BLOOD PROPHECY is a 65,000 word Paranormal Romance in which fate grants a young woman the gift of love with one hand and casts her into a maelstrom of government conspiracies and vampire politics with the other.
Seventeen-year-old Akasha Hope is being followed on her nightly ventures out of the orphanage. She wonders if it is the uniformed men who murdered her parents, or if somebody knows she beat a man to death two years ago with her government-engineered super-human strength. She never guessed that it was a vampire who watched her, and not just any vampire. He is Silas McNaught, Lord of her home city of Coeur d’Alene, Idaho. His psychic powers are among the strongest of his kind and Akasha has been in his visions for centuries. To find out what part she plays in his destiny, he plans to adopt her.
Akasha’s world is overhauled like a performance engine when she is adopted four months before her eighteenth birthday. Mr. McNaught is the antithesis of her last mentor, a coarse mechanic who was arrested for running a chop shop. She is suspicious of Silas’s motives and perplexed at his odd hours. Gradually, he wins her over with his generosity and support of her dreams of college and opening an automotive business. If only she could fight her growing attraction to him and dispel his curiosity about her painful past.
Despite her foul language and oil-stained clothes, Silas falls in love with Akasha. His actions reach the ears of his vindictive ex lover who leads a vampire cult. She reports him to the U.N. of the vampire world in a scheme to topple his power base. On top of that, Akasha and Silas discover that she is the daughter of a Vietnam experiment gone awry, and government assassins are looking for her. Together, they hope to be strong enough to combat this double threat.
I am a member of the Idaho Writer’s league and have an Associate’s degree in Automotive Technology. The complete manuscript is available upon request.
Thank you for your time.
Coeur d’Alene, Idaho. October: 1999
Akasha bolted behind a fir tree at the sight of the approaching police cruiser. She held her breath as it drew near. Her slight form pressed against the rough bark. ‘Last thing I need is to be busted after curfew.
The car crawled by, resembling a predatory insect. She extracted her mass of curly black hair from the tree branches and headed for the cemetery, relieved at her success. She hated being caught right when she snuck out the orphanage window. She hoped her friend had gotten out and was able to meet her. Akasha’s thoughts on the matter weren’t entirely unselfish. She didn’t want to be alone tonight.
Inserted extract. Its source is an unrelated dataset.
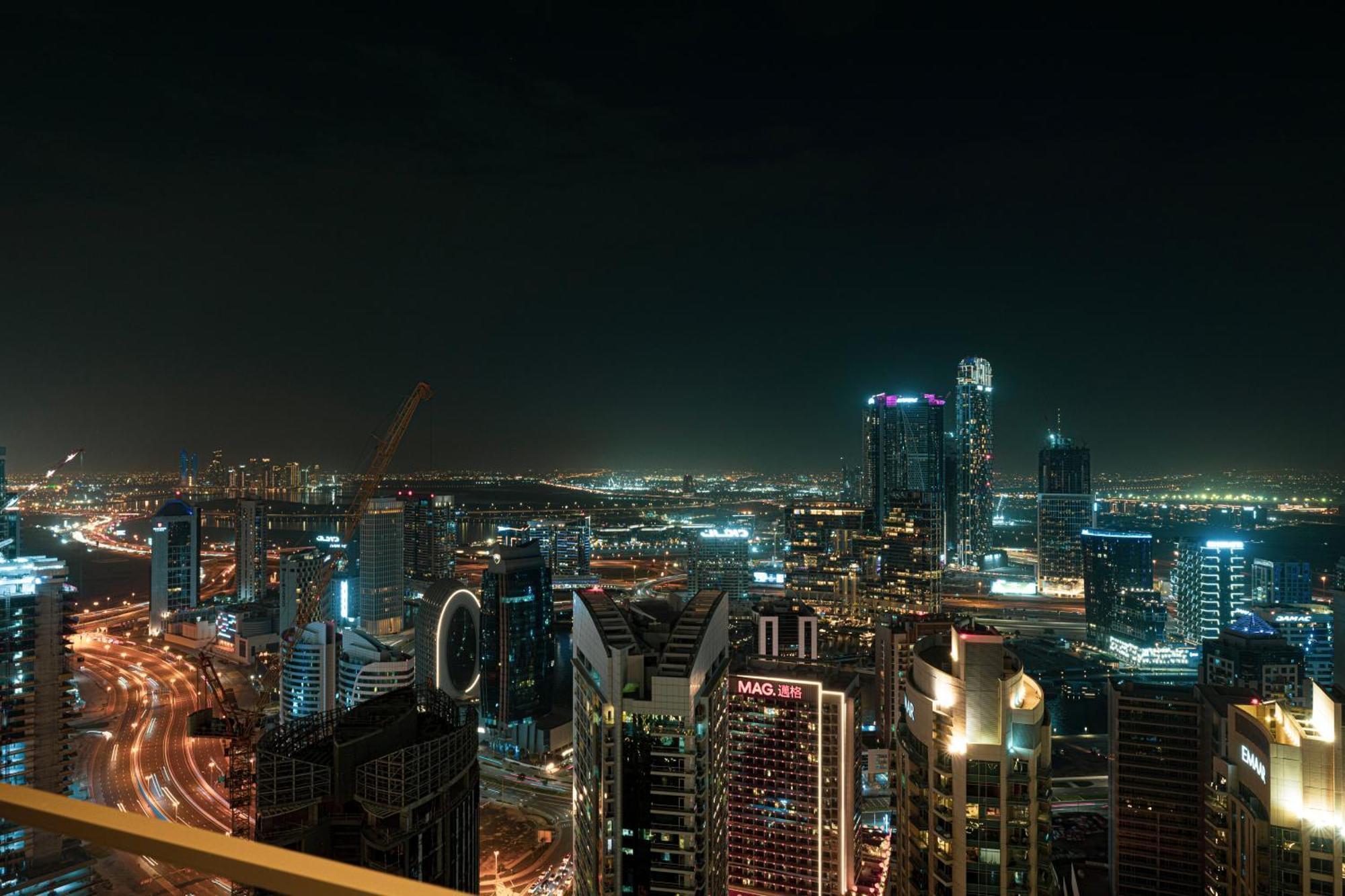 Smartstay At Burj Royale - Full Burj Khalifa View - Brand New Luxury Apartments Dubai Exterior photo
She’d met Xochitl, (pronounced So-she, though Akasha had no idea how you’d get that out of such a f***** up combination of letters) at the orphanage. Her mother died and no one knew what to do with her. Xochitl was fascinating, with her carefree personality, Goth clothes, and talk of her metal band. Akasha enjoyed having her as a companion on her nightly walks. Unfortunately, it ended when an obnoxious bible-thumping couple adopted Xochitl a week ago. Akasha could see the zealot’s pyre burning in their eyes and her heart went out to her new friend. The only good to come out of it was that Xochitl was transferred to Akasha’s school. They agreed to meet in the cemetery tonight.
Akasha scanned her surroundings for the slightest movement; ears pricked for the tiniest hint of footsteps approaching. All was quiet. She straightened her shoulders defiantly and flipped a few shadows the bird.
Akasha sensed that she was being followed these last few weeks. A lot of people were looking for her. Neither of the possibilities boded well. There was only one question: Was it the uniformed men who murdered her parents, or did someone find out that she killed a man years ago? Why now? I’ve been fine here for two years and now that I’m almost eighteen, this shit’s gotta happen? She pulled her knife out, reassured by the feel of cold steel in her palm. Though it would be safer if she’d forego her nightly walks, Akasha couldn’t bear the thought of staying in that shitty orphanage a second longer than she had to. If that meant facing whatever was stalking her, so be it. She’d killed to defend herself before, she could do it again. Or, at least make somebody hurt.
Her boots made no sound on the cracked sidewalk as she padded down Government Way. The canopy of maples above turned the street into a dark tunnel at night.
Once inside the cemetery, she looked up and was overcome by the beauty of the full moon, framed by a swirl of silver clouds and twinkling stars in the cerulean sky. When she reached the marble angel monument she dug her cigarettes out of her biker jacket. If only my parents could have had a monument like this.